Punisher : Zone de guerre

Après le calamiteux film de 2004 où sévissait un Thomas Jane aussi convainquant en Punisher que l’aurait été Arnold Schwarzenneger en Kitty Pryde, un nouveau film a été consacré aux aventures du justicier aux méthodes expéditives. Echaudé par le film précédent et un peu intrigué par une sortie directe en DVD de ce nouvel opus, j’avoue que j’étais assez inquiet du résultat.

Cependant le film n’est pas si mauvais que ça, il est même largement meilleur que son prédécesseur. Ray Stevenson (acteur qui s’est illustré dans Rome) campe un Punisher plus que convaincant et bien que l’histoire soit très basique (le Punisher punit, le méchant est très méchant et les cadavres pleuvent) il s’agit d’un honnête film d’action, très violent et particulièrement sanguinolent.

Lors de sa croisade sanglante contre le crime organisé, le justicier Frank Castle alias Le Punisher défigure et laisse pour mort le parrain de la pègre Billy Russoti. Dès lors, ce dernier fomente une vengeance terrible contre Castle. Sous le nouveau pseudonyme de Jigsaw, le criminel recrute une véritable armée de sbires assoiffés de sang. Le Punisher repart en croisade…

Dangers spoilers LA SUITE DE L’ARTICLE CONTIENT DES REVELATIONS SUR L’INTRIGUE (SPOILERS)

Plutôt que de faire une suite aux aventures loupées de Thomas Jane, les studios ont décidé de jouer la carte du reboot. Heureusement, nous n’avons pas droit à une énième redite des origines du Punisher.
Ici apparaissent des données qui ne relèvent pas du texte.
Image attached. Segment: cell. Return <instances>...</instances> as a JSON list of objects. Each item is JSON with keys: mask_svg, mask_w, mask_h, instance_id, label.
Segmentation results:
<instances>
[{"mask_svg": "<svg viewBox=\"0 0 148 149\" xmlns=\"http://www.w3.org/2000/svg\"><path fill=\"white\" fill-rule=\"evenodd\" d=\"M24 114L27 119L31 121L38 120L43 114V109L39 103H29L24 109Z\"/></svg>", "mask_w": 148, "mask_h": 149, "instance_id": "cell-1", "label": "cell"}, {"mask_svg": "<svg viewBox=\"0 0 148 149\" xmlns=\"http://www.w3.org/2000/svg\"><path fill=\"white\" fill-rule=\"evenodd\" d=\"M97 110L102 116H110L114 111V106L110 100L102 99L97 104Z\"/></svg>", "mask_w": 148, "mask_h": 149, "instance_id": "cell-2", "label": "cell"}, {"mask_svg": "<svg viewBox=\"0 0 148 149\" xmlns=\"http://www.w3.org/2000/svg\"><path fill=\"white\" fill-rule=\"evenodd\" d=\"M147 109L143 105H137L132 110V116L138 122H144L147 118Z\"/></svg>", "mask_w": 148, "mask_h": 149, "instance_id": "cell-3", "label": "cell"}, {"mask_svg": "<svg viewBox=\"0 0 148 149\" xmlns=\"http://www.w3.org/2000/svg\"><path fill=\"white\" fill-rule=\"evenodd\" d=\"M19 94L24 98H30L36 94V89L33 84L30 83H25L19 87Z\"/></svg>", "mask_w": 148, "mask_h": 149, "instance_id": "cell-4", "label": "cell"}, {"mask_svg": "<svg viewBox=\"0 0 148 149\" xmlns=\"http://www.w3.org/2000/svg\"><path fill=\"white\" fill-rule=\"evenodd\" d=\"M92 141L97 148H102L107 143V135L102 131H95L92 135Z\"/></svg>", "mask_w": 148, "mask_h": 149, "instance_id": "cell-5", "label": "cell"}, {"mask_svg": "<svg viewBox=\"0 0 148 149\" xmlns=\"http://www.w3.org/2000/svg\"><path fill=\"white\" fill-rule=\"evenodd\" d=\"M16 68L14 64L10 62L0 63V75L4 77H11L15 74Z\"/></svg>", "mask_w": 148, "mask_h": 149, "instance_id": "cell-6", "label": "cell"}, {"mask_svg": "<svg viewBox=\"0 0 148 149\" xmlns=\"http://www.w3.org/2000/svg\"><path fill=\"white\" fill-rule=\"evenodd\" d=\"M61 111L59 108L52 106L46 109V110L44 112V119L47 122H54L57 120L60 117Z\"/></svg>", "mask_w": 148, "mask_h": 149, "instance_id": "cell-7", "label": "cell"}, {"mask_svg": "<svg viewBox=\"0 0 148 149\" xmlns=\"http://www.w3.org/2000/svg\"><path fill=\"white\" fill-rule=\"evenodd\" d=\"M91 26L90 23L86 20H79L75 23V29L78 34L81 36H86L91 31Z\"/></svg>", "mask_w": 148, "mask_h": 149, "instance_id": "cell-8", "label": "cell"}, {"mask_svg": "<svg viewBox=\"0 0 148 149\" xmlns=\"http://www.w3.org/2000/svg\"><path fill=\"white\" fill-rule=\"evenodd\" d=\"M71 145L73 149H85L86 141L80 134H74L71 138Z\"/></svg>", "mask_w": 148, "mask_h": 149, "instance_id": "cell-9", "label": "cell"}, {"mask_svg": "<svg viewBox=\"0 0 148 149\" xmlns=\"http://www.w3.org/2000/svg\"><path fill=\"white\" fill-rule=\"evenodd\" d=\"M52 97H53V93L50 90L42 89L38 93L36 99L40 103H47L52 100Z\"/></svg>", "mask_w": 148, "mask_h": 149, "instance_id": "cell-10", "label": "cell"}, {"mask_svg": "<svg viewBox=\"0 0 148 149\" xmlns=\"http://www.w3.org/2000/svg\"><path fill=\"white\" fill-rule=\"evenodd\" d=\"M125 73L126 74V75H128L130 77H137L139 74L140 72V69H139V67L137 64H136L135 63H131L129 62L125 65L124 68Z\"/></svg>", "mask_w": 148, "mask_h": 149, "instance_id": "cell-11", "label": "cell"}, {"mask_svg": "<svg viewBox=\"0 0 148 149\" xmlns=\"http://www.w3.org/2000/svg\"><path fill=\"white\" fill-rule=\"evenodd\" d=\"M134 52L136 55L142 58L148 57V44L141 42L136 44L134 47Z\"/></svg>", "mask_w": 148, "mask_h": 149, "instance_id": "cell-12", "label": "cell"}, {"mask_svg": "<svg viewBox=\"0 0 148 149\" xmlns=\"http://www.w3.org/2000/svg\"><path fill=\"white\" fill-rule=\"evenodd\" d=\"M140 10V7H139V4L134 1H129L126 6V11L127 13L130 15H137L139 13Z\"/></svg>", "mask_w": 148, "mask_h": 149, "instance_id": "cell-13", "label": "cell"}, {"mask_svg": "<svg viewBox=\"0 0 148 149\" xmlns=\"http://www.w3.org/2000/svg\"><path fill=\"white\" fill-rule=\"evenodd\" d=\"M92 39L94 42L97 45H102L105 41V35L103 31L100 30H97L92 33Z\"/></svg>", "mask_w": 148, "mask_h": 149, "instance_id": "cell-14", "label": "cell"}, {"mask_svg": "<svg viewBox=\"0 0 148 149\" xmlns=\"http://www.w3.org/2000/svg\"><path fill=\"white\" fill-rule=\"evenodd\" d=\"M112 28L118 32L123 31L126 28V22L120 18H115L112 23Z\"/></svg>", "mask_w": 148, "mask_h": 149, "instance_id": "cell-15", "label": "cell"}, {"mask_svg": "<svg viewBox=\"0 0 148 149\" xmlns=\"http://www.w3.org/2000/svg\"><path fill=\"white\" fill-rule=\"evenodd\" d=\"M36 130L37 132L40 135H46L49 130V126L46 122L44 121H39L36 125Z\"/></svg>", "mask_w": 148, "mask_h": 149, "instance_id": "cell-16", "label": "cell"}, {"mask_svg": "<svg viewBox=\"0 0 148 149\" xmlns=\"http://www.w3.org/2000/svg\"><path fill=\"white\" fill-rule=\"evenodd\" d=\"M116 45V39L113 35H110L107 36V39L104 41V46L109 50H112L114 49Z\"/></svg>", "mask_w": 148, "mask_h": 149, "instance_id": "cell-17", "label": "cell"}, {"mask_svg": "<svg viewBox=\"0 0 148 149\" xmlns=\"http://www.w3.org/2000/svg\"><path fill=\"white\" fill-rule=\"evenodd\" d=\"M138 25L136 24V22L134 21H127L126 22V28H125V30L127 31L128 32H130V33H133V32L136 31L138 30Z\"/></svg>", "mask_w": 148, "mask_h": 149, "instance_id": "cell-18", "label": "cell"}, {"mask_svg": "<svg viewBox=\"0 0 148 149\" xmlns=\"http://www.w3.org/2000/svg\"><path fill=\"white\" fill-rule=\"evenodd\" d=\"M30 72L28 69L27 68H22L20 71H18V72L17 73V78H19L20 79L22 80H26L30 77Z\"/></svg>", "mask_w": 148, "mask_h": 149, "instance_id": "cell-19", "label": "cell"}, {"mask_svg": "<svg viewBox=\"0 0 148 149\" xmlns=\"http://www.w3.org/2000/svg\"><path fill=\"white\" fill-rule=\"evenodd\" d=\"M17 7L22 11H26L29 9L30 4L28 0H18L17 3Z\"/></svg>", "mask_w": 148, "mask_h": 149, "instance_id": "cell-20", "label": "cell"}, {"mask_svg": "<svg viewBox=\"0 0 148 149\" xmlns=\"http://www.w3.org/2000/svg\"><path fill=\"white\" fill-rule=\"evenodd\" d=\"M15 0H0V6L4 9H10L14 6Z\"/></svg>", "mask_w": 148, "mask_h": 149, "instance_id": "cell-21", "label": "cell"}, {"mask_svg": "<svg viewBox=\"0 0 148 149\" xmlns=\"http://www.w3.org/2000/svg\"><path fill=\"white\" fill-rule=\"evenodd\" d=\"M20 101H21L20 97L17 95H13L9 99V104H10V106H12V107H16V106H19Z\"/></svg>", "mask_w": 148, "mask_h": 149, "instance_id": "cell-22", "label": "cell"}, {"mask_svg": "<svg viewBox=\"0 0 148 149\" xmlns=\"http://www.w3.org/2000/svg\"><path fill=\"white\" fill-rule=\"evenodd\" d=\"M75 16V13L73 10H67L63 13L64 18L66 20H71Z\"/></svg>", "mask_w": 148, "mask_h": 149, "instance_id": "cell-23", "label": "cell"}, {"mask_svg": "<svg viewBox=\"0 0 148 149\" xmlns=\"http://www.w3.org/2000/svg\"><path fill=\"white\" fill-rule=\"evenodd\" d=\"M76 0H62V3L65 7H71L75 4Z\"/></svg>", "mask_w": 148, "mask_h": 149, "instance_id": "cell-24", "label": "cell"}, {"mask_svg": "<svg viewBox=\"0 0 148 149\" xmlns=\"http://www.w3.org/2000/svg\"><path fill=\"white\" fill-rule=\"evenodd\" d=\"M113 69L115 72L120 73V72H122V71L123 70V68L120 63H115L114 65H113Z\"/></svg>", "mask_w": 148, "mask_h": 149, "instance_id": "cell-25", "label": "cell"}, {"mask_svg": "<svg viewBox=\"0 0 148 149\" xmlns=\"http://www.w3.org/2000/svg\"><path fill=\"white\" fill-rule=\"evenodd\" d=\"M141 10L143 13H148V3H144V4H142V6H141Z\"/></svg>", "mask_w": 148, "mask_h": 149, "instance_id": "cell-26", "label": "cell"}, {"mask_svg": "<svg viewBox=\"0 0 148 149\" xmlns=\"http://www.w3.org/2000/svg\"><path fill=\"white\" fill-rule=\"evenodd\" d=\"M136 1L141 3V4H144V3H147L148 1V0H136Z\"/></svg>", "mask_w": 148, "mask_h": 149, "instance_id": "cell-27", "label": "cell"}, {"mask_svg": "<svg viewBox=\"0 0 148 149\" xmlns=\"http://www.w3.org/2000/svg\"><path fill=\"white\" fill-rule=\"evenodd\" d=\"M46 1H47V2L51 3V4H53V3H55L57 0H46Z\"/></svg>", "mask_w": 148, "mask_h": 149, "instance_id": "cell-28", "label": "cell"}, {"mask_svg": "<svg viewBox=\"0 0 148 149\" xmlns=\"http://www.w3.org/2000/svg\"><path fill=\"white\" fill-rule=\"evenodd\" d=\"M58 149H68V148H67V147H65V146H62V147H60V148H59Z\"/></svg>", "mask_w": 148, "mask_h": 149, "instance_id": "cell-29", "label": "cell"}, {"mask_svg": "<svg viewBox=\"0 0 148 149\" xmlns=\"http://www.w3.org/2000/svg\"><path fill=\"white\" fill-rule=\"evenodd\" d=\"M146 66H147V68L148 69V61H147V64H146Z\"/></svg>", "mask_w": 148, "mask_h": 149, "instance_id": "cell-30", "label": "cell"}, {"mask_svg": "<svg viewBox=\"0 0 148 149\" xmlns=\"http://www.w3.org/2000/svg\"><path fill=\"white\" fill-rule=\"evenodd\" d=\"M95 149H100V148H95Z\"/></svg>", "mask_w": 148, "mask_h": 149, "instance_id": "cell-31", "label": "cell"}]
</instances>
Comme pour l’Incroyable Hulk, les bases du personnage sont censées être connues et on entre directement dans le vif du sujet. Personnellement je trouve ça préférable, on gagne du temps et le rythme du film n’est pas alourdi.

Et côté rythme, on est plutôt servi dans ce film. Ca flingue à tout va sans temps morts, les cadavres tombent comme des mouches et on retrouve la morale des aventures du Punisher, à savoir qu’on ne cherche pas de crosses au Punisher. Bon, c’est sûr que c’est vraiment très basique comme intrigue mais c’est comme pour Hulk on n’attend pas du Punisher qu’il se mette à faire dans la poésie 😉 L’univers du Punisher est assez bien rendu, avec notamment la présence de Microship. On a en fait une sorte de mélange entre le Punisher des 90s et celui d’Ennis, mais sans en faire trop comme dans le film précédent.

Cet opus est quand même particulièrement violent, et même sanguinolent. Outre les scéances de canardage, le méchant (Jigsaw) et sa bande pratiquent la mutilation à tout va et c’est parfois un peu gore. Je pense que c’est pour ça qu’en France le film est sorti directement en DVD, alors qu’il est sorti en salle aux Etats Unis.

Du côté du casting, le moins qu’on puisse dire c’est que cette fois c’est impeccable. Dominic West fait un Jigsaw particulièrement convaincant, mais surtout Ray Stevenson EST le Punisher. Physiquement il ressemble beaucoup au Punisher que l’on voit sur les couvertures de la série d’Ennis et son jeu est parfaitement adapté au personnage. On est très loin du charisme de truite de Thomas Jane 😉

Une assez bonne adaptation en somme, meilleure que certaines (qui a dit Elektra ?). Je reste particulièrement attaché au Punisher des 90s avec Dolph Lundgren, mais celui-ci est quand même pas mal du tout, même si on est loin de la qualité d’adaptations comme Spiderman ou Iron Man.